» EXERCISE BRIEF
Exactly the lines from the line containing "How much separation" through the final line of the entries below must be returned, and only those, without pictures.

Rows of spatial question data
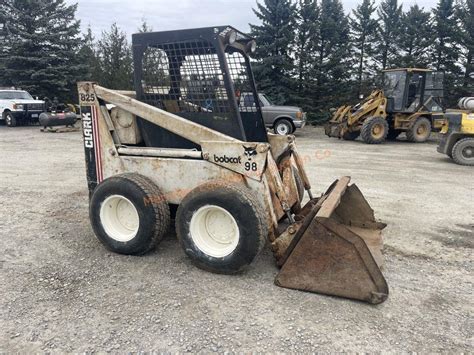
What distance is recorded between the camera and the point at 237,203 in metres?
3.47

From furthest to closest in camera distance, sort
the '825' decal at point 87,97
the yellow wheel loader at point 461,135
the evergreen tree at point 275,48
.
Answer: the evergreen tree at point 275,48 < the yellow wheel loader at point 461,135 < the '825' decal at point 87,97

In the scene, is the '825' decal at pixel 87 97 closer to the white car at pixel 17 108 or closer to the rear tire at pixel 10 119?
the white car at pixel 17 108

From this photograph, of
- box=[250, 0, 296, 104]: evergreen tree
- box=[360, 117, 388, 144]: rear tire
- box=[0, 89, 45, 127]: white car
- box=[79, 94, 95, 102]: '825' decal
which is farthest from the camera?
box=[250, 0, 296, 104]: evergreen tree

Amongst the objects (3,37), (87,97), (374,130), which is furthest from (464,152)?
(3,37)

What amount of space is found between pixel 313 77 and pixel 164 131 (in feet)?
64.8

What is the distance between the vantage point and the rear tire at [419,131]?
14836mm

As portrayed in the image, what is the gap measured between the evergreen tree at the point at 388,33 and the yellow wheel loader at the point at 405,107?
35.5 ft

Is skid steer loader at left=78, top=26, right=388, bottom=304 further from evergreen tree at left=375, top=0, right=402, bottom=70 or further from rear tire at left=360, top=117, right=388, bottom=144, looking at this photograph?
evergreen tree at left=375, top=0, right=402, bottom=70

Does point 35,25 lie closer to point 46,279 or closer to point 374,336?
point 46,279

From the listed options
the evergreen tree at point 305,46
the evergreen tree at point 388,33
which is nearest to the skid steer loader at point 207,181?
the evergreen tree at point 305,46

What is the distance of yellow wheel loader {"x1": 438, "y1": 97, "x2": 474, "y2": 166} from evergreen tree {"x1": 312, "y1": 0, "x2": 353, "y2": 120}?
41.0ft

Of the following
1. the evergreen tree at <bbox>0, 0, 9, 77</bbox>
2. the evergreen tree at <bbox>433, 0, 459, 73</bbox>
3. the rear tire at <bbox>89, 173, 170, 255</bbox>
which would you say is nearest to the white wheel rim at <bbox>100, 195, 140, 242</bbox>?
the rear tire at <bbox>89, 173, 170, 255</bbox>

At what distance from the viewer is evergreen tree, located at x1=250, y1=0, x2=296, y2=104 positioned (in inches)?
861

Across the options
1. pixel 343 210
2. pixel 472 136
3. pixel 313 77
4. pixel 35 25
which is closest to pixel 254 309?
pixel 343 210
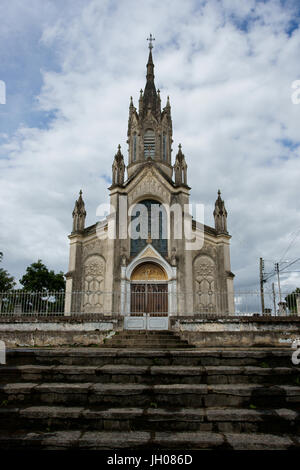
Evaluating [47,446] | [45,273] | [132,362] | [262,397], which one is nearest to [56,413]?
[47,446]

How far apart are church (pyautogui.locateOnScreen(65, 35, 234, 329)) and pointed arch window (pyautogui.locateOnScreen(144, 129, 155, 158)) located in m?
4.02

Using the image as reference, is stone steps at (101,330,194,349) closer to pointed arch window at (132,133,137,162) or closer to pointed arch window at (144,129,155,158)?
pointed arch window at (144,129,155,158)

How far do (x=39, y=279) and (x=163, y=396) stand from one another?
39.1 m

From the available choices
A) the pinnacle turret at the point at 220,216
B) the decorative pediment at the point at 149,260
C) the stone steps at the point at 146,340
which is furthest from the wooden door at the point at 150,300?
the stone steps at the point at 146,340

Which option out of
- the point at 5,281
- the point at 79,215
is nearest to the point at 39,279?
the point at 5,281

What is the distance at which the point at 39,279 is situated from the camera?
4125cm

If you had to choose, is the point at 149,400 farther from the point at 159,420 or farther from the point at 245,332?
the point at 245,332

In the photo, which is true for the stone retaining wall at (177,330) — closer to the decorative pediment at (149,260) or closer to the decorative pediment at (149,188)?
the decorative pediment at (149,260)

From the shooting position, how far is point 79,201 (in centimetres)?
2339

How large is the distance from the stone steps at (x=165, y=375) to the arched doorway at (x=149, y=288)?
46.5 ft

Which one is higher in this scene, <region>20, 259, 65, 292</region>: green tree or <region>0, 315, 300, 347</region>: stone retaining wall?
<region>20, 259, 65, 292</region>: green tree

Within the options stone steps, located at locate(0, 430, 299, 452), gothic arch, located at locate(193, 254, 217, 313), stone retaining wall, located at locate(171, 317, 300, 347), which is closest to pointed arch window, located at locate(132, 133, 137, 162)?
gothic arch, located at locate(193, 254, 217, 313)

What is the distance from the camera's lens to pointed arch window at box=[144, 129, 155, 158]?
89.0ft
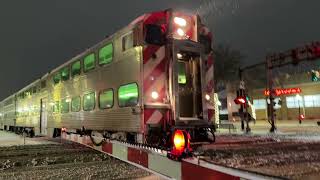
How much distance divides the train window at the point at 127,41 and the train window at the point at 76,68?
4368 mm

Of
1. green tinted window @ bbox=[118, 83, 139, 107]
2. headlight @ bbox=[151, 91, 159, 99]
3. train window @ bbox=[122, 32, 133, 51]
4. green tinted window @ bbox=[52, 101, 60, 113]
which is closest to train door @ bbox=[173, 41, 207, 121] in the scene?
headlight @ bbox=[151, 91, 159, 99]

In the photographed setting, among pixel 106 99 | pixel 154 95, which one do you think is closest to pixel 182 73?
pixel 154 95

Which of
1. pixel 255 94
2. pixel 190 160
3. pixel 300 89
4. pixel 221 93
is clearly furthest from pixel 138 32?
pixel 221 93

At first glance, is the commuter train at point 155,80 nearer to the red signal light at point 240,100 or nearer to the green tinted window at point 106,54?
the green tinted window at point 106,54

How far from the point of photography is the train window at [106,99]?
10807 millimetres

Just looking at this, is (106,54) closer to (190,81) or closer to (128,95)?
(128,95)

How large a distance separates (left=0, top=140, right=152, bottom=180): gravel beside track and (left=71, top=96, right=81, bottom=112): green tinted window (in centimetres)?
259

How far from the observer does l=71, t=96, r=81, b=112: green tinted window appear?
13.7 m

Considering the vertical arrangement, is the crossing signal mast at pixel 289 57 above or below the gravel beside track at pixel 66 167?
above

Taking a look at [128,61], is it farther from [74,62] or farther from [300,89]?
[300,89]

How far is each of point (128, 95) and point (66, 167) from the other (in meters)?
2.52

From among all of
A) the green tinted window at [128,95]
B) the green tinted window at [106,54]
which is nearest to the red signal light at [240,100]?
the green tinted window at [106,54]

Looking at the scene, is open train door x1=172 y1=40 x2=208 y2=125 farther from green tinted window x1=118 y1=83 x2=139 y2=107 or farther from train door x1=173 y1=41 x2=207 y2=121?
green tinted window x1=118 y1=83 x2=139 y2=107

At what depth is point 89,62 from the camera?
1280cm
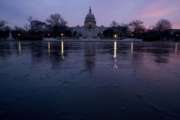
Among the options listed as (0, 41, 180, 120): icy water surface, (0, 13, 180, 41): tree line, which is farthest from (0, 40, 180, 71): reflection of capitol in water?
(0, 13, 180, 41): tree line

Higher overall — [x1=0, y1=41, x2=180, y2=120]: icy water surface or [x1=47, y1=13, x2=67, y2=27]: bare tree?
[x1=47, y1=13, x2=67, y2=27]: bare tree

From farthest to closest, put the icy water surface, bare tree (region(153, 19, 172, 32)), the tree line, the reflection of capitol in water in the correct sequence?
bare tree (region(153, 19, 172, 32)) < the tree line < the reflection of capitol in water < the icy water surface

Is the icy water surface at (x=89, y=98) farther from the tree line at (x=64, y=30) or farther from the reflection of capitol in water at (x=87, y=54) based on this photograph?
the tree line at (x=64, y=30)

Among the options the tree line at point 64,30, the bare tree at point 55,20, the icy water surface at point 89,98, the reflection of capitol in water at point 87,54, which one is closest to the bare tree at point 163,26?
the tree line at point 64,30

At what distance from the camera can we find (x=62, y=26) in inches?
4065

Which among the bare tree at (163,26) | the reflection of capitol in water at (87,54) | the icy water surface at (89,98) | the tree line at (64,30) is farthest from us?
the bare tree at (163,26)

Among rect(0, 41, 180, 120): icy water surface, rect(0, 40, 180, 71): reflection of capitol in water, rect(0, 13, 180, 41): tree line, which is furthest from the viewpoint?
rect(0, 13, 180, 41): tree line

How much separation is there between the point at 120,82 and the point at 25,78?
359 centimetres

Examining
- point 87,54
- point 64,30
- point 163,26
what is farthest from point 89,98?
point 163,26

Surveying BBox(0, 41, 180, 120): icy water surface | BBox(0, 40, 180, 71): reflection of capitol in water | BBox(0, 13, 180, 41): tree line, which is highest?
BBox(0, 13, 180, 41): tree line

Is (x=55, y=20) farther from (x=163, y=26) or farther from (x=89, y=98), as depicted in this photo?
(x=89, y=98)

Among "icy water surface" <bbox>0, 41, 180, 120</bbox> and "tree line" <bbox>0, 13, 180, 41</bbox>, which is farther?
"tree line" <bbox>0, 13, 180, 41</bbox>

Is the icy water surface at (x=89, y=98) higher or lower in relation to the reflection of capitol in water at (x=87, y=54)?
lower

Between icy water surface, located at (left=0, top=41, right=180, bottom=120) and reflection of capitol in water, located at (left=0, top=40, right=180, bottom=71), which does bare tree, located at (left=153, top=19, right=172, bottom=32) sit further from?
icy water surface, located at (left=0, top=41, right=180, bottom=120)
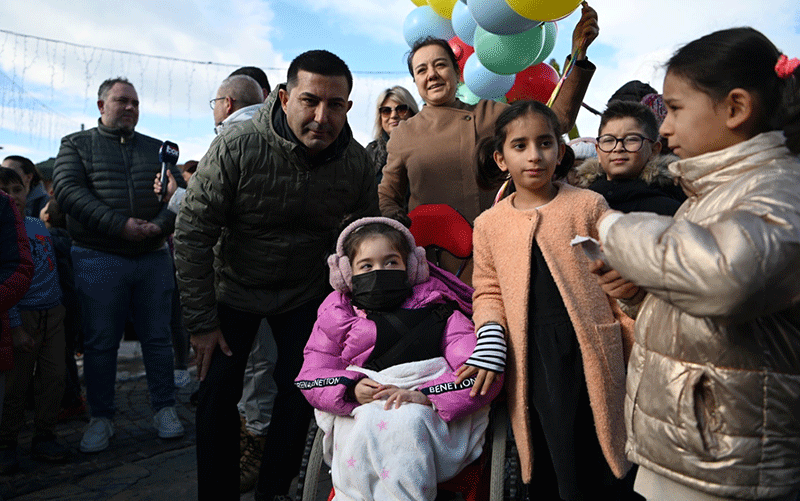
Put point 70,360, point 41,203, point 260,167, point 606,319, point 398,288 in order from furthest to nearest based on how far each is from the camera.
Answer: point 41,203, point 70,360, point 260,167, point 398,288, point 606,319

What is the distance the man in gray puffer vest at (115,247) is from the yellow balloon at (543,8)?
2936 mm

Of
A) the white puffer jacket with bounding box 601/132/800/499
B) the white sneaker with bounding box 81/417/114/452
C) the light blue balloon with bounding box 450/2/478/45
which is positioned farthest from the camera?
the light blue balloon with bounding box 450/2/478/45

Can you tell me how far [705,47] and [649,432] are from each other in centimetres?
99

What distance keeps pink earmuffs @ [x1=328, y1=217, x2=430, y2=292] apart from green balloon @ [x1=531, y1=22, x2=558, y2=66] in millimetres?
2575

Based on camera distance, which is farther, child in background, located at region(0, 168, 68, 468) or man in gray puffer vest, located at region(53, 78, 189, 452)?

» ANSWER TO THIS EXERCISE
How much separation is there between the point at 120,82 and the point at 25,78?
359 centimetres

Examining
- point 87,54
- point 64,30
- point 163,26
what is farthest from point 89,98?
point 163,26

Surveying BBox(0, 41, 180, 120): icy water surface | BBox(0, 40, 180, 71): reflection of capitol in water | BBox(0, 13, 180, 41): tree line, which is highest?
BBox(0, 13, 180, 41): tree line

Is (x=55, y=20) farther from (x=163, y=26) or farther from (x=89, y=98), as depicted in this photo?
(x=89, y=98)

Among "icy water surface" <bbox>0, 41, 180, 120</bbox> and "tree line" <bbox>0, 13, 180, 41</bbox>, which is farther?
"tree line" <bbox>0, 13, 180, 41</bbox>

Is the icy water surface at (x=89, y=98) higher or lower in relation to the reflection of capitol in water at (x=87, y=54)?
lower

Between icy water surface, located at (left=0, top=41, right=180, bottom=120) and reflection of capitol in water, located at (left=0, top=40, right=180, bottom=71), which does bare tree, located at (left=153, top=19, right=172, bottom=32) sit further from?
icy water surface, located at (left=0, top=41, right=180, bottom=120)
Put point 70,360, point 41,203, point 260,167, point 606,319, point 398,288 in order from furthest to nearest based on how far each is from the camera.
Answer: point 41,203, point 70,360, point 260,167, point 398,288, point 606,319

What is the distance the man in gray puffer vest at (115,247) is from the yellow balloon at (543,8)?
2936 mm

Of
A) the white puffer jacket with bounding box 601/132/800/499
B) the white sneaker with bounding box 81/417/114/452
C) the light blue balloon with bounding box 450/2/478/45
which is positioned farthest from the camera?
the light blue balloon with bounding box 450/2/478/45

Can you tell me how far [705,47] and [649,432] are from each other in centimetres?
99

What distance keeps pink earmuffs @ [x1=328, y1=217, x2=430, y2=292] apart from green balloon @ [x1=531, y1=22, x2=558, y2=66] in millimetres?
2575

Based on camera distance, which is farther, child in background, located at region(0, 168, 68, 468) or man in gray puffer vest, located at region(53, 78, 189, 452)?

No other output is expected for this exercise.